While the campaign for the health of the planet is larger than any public relations campaign for a business, many of the issues are the same as those we face in business storytelling, especially for clients in related industries.   A few things to think about:

Clarity: A consistent, immediately understandable message is key.  For example, A recent study by ecoAmerica, a non-profit environmental marketing group suggests, "Instead of grim warnings about global warming, the firm advises, talk about “our deteriorating atmosphere.” Drop discussions of carbon dioxide and bring up “moving away from the dirty fuels of the past.” Don’t confuse people with cap and trade; use terms like “cap and cash back” or “pollution reduction refund.”
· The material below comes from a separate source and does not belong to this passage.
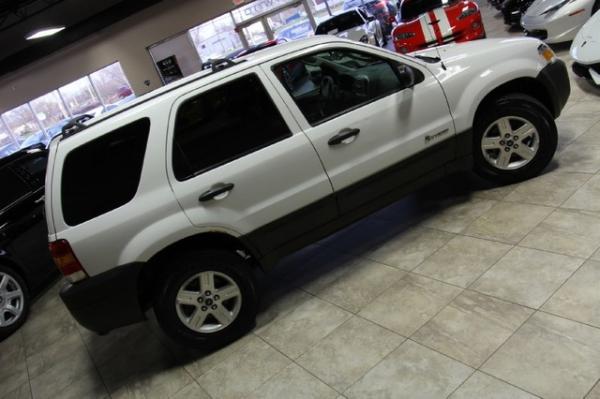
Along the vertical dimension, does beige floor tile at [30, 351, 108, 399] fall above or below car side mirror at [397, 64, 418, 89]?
below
Audience: As is often suggested in this conversation, we need to make the climate change story relatable and meet the audience where they are.  Seed Magazine asked six experts to discuss the ecoAmerica report and the issue of framing climate change in the article, "Is There a Better Word for Doom?"  Some of the brightest minds in climate change and sustainability debate the successes and shortcomings of the collective campaign to effect changes that will positively impact the planet.  You can also review Dot Earth's post on the Seed discussion, "A Climate (Communications) Crisis?" which suggests that the issue is not as much how we give a human voice to the message.

Immediacy: How can we make the story relevant to the here and now?  I think this is one of the most challenging aspects of telling the climate change story, as the end of the story remains inevitably unresolved.  Many of the negative repercussions we talk about in the climate change story are still very far off.  However, I believe addressing the first two points, clarity and audience, well can help storytellers – whether PR professionals, journalists, academics or scientists, convey immediacy more effectively and minimize this challenge.

One Greenough client that's found success bringing the environmental story to life life is TRIRIGA, whose CEO likens reducing environmental impact to dieting, as in this article in Forbes.  A carbon footprint is an intangible concept that can be difficult to comprehend.  Using the framework of obesity and dieting helps bridge that gap, especially for busy executives who need to understand a challenge and potential solution in an instant.